I punk sono soddisfatti, ora bisogna accontentare gli altri. Detto fatto: basta sfoderare quella "Open Up" con cui i Leftfield battezzarono il filone progressive house e l'intero parco sprofonda in un'ipnotica danza, ancora meglio se saldata con "Shoom" in un chilometrico medley. E' ultima, sguaiata maledizione di questo grifagno muezzin, che prima di andar via conferma il suo status presentandosi con un imperscrutabile nome da santone.
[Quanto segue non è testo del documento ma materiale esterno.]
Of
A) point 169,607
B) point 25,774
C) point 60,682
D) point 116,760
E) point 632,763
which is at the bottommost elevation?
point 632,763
Ho sottolineato più volte l'istrionismo del Nostro, ma a dire il vero la sua è stata una performance abbastanza sobria, con giusto qualche gestaccio rituale per imbonire i fan della primissima ora (vedi l'immancabile pratica di abbeverarsi e sputare parte dell'acqua sul palco). D'altro canto, la scelta di un repertorio così variegato, con un excursus sulla carriera non limitato agli evergreen ruffiani, testimonia quanto i Public Image Ltd. siano distanti da certe piacionerie da rockstar - anche se, va detto, la scarto di qualità tra il vecchio e il nuovo è tangibile. Come spesso accade nei concerti di band radicate negli anni 80, i suoni tendono a essere un po' freddi e i volumi leggermente troppo alti, ma quantomeno la potenza è assicurata. Più che buona, infine, la tenuta vocale di Lydon, che anche nei brani più alti e complessi ha retto il colpo senza troppe difficoltà.
Quanto a me, ho da tempo smesso di fantasticare sulle metropoli infernali pronte a ingoiarmi, ma non di adorare questa musica, esaltante anche senza certe catastrofiche sovrastrutture.